* _Task_: Carry on the passage below about drug extraction and hepatic clearance, starting after its last sentence.

* _Source passage_:
----------
The extraction ratio is the fraction of the drug presented to the organ which is eliminated during a single pass through the organ.
The extraction ratio can have values between 0 and 1 (or 0% - 100%). It is zero when the drug is not eliminated by the organ, and it is 1 when all the drug presented to the organ is eliminated during a single pass.
The extraction ratio does not have units.
It is the maximum ability of the liver to eliminate the drug in absence of any flow limitation. It has units of volume/time. Based on this definition the hepatic clearance can be as high as the intrinsic clearance but it cannot be higher than it.
The hepatic intrinsic clearance is a measure of the amount of the enzymes available for drug metabolism. Enzyme induction increases the total amount of enzymes available for drug metabolism leading to higher hepatic intrinsic clearance. On the other hand liver diseases that will alter the ability of the liver to eliminate the drug decrease the hepatic intrinsic clearance.
For low extraction ratio drugs, the hepatic intrinsic clearance is close to the hepatic clearance, and for high extraction ratio drugs the intrinsic clearance is much higher than the hepatic clearance.
Enzyme induction means increasing the metabolic activity of the enzyme system. This can happen by a wide variety of agents known as enzyme inducers. Enzyme inducers usually increase enzyme synthesis leading to higher amount of the enzyme and increase in the capacity of one or more metabolic pathway.
----------
* _Information_:
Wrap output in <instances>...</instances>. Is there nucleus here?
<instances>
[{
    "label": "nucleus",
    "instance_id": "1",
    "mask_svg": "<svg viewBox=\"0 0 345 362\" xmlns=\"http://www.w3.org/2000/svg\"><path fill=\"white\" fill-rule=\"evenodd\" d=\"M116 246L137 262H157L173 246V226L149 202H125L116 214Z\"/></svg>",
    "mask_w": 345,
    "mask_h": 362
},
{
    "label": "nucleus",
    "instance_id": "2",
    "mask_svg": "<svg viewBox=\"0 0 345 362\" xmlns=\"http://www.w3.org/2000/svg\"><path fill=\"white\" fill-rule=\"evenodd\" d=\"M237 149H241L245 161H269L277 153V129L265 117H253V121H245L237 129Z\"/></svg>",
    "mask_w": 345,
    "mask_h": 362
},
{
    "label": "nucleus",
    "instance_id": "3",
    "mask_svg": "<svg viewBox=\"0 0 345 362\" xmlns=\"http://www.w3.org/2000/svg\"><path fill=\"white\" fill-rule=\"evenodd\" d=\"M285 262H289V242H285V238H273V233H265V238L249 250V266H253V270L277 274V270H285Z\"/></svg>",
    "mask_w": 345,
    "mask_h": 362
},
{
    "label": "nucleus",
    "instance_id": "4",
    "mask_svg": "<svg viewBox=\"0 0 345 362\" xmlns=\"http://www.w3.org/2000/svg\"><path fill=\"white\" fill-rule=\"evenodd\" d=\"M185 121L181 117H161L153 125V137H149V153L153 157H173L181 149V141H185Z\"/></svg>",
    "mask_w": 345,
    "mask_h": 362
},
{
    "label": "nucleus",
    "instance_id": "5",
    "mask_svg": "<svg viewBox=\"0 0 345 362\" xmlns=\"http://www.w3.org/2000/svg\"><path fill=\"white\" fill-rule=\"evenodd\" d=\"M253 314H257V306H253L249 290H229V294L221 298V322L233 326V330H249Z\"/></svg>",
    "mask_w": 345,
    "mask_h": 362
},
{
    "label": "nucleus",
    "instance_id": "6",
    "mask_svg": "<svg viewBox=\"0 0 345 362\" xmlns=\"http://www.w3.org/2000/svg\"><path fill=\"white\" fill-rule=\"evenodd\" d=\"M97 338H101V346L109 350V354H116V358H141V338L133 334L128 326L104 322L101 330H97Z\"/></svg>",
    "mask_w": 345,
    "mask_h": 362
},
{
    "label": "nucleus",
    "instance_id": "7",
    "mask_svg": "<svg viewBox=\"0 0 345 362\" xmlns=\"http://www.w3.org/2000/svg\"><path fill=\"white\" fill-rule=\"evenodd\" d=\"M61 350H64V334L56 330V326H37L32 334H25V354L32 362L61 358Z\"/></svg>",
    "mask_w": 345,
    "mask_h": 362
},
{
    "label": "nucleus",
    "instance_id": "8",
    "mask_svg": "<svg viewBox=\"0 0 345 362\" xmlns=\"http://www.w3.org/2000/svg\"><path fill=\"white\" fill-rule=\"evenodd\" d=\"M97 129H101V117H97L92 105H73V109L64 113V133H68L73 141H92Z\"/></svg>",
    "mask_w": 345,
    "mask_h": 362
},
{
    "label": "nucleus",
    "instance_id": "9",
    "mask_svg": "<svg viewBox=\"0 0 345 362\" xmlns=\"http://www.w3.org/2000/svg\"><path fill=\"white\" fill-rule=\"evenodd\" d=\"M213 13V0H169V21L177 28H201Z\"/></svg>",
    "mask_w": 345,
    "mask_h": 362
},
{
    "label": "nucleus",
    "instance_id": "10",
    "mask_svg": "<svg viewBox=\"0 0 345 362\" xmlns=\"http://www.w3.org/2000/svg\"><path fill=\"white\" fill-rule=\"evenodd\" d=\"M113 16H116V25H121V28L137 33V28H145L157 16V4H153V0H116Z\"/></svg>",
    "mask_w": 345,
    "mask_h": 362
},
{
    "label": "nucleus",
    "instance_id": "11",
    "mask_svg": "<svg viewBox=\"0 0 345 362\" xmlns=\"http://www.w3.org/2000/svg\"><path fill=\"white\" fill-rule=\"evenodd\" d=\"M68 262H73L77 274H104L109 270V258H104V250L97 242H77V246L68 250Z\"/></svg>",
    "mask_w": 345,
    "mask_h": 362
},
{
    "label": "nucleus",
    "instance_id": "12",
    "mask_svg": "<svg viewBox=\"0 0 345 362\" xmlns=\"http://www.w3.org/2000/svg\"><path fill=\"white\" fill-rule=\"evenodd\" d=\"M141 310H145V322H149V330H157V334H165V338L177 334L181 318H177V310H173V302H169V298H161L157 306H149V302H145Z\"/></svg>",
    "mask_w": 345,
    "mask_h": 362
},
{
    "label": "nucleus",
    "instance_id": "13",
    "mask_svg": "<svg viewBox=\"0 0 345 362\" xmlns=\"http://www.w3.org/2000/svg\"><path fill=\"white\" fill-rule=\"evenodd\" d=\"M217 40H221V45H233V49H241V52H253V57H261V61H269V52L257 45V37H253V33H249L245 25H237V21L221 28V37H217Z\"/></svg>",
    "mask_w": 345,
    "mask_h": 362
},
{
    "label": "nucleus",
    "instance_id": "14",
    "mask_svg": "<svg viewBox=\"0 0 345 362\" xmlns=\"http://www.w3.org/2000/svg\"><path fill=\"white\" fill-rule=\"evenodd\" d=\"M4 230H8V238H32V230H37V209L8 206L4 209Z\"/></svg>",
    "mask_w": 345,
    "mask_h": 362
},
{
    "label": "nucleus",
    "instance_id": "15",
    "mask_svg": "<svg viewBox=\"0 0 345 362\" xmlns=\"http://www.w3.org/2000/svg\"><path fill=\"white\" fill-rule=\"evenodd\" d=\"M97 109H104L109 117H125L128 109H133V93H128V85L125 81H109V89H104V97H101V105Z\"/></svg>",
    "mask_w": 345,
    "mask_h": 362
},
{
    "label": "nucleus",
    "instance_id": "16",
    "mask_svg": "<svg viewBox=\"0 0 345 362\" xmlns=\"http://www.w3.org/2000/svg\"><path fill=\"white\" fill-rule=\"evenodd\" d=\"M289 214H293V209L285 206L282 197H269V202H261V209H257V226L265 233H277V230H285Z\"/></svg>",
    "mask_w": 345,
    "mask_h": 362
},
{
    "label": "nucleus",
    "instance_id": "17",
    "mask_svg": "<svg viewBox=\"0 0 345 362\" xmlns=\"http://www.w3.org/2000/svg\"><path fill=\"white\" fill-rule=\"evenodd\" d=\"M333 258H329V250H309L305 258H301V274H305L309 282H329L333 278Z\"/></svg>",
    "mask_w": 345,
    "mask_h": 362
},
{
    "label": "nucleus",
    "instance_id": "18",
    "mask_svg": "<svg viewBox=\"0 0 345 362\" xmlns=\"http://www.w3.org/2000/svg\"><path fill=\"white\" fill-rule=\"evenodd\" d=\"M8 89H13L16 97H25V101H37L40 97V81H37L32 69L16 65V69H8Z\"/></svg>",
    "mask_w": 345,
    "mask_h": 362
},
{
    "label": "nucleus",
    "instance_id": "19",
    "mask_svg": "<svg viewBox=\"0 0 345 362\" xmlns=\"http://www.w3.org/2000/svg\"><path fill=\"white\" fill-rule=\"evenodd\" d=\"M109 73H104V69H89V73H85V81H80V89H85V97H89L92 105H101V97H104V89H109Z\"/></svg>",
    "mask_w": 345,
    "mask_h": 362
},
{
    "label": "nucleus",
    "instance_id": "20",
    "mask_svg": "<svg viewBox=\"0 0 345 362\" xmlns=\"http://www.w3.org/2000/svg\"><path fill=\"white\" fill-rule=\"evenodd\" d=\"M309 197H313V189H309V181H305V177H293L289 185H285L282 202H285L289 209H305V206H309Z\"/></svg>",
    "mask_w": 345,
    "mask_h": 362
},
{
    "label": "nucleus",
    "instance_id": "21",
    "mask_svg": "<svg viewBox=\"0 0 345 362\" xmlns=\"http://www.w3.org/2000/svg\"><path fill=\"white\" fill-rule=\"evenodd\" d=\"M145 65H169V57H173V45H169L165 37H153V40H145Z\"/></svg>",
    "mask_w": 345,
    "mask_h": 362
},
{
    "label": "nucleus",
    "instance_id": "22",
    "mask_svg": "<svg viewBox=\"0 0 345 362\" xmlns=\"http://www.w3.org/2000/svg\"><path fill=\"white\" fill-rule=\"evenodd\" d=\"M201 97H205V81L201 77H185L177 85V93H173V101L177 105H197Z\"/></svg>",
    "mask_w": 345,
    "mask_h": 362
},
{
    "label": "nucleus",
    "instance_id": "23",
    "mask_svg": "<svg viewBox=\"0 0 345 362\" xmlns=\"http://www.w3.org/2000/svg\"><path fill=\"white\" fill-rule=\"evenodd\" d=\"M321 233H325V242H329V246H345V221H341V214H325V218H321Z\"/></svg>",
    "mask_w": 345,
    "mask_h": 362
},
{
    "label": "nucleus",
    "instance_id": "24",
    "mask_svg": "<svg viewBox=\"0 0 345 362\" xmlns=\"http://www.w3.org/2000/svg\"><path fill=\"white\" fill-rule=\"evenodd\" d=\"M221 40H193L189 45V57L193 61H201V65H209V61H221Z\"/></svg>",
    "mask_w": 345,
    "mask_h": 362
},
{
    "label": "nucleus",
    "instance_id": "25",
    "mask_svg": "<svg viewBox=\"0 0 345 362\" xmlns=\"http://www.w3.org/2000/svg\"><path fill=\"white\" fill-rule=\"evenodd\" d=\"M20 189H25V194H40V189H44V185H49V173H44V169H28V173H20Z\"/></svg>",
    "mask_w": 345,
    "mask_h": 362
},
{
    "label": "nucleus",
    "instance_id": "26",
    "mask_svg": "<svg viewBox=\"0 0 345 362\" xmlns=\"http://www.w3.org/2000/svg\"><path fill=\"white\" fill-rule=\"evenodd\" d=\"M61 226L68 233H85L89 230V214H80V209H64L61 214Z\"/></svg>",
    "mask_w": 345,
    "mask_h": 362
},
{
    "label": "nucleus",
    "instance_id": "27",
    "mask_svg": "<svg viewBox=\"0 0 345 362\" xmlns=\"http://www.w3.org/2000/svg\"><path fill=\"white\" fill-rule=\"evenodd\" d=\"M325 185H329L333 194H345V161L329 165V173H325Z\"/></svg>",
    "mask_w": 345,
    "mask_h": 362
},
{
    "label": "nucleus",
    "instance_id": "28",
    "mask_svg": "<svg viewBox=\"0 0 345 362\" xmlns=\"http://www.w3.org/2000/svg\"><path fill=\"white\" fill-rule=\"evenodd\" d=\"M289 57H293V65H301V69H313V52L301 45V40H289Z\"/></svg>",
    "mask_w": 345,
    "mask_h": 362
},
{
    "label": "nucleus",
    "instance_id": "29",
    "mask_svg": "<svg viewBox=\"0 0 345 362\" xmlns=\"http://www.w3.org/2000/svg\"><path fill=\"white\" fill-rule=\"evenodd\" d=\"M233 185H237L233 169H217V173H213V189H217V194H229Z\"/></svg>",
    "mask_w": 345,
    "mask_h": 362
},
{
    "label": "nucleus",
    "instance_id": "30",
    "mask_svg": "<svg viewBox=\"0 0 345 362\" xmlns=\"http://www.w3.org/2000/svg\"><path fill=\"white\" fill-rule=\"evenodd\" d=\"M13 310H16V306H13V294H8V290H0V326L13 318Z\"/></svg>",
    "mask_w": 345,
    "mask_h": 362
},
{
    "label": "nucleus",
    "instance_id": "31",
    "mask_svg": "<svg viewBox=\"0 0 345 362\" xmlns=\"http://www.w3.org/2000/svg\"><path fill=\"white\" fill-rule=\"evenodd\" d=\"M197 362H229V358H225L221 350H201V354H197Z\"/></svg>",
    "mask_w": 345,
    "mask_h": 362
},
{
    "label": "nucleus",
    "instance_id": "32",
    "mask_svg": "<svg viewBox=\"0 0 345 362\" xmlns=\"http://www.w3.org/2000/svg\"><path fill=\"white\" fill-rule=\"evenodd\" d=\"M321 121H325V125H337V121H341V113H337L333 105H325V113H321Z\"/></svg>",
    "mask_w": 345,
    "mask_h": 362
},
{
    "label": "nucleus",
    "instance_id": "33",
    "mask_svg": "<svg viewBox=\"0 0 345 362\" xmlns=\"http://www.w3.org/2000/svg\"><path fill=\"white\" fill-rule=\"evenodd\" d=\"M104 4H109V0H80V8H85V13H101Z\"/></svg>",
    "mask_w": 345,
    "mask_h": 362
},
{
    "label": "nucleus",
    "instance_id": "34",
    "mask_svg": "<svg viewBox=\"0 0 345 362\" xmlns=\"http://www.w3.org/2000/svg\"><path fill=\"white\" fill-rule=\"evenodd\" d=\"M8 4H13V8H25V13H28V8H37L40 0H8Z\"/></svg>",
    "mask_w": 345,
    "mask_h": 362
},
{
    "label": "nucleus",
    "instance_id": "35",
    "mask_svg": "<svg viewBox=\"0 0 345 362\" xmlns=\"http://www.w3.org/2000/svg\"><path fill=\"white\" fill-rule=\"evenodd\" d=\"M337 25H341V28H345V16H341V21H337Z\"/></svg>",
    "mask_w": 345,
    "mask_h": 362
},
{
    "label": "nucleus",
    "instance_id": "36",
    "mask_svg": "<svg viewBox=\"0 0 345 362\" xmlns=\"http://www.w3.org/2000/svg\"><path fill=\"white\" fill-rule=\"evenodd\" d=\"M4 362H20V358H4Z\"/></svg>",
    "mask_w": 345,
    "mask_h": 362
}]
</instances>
----------
* _Exercise answer_:
The consequence of enzyme induction on drug metabolism depend on the drug. Some inducers are specific inducers of certain specific sub-family of CYP-450 which can affect the drugs metabolized by that particular CYP-450 sub-family.
Also drugs that are metabolized by high capacity metabolic pathways (high extraction ratio drugs, or drugs that have high intrinsic metabolic clearance) will not be affected significantly by enzyme inducers. On the other hand, enzyme induction significantly affect the rate of metabolism of drugs that have low intrinsic metabolic clearance (low extraction ratio drugs).
Competitive inhibitors of drug metabolism are compounds that can compete with the drug for the same metabolic pathway. Competitive inhibitors can be other drugs, drug metabolites, endogenous compounds or chemicals.
In absence of the inhibitor the drug is the only molecule metabolized by its specific enzyme system. In presence of the inhibitor, the inhibitor compete with the drug for the same enzyme system.
At any given drug concentration, the rate of drug metabolism is slower in presence of the inhibitor compared to when only the drug is present. The extent of inhibition depends on the drug concentration, the inhibitor concentration and the relative affinity of the drug and the inhibitor for the metabolizing enzyme.
Bioavailability is a measure of the fraction of the administered dose that reaches the systemic circulation.
Absolute bioavailability is the fraction of the total dose that reaches the systemic circulation. It can have values between zero when the drug is not absorbed at all to 1 when all the administered dose reaches the systemic circulation. The absolute bioavailability can be expressed in terms of percentage (0% - 100%).
The relative bioavailability is the bioavailability of a drug product relative to the bioavailability of another drug product (reference standard preparation). The relative bioavailability can take any value above zero. It can be more than one when the product under investigation has bioavailability higher than that of the reference standard.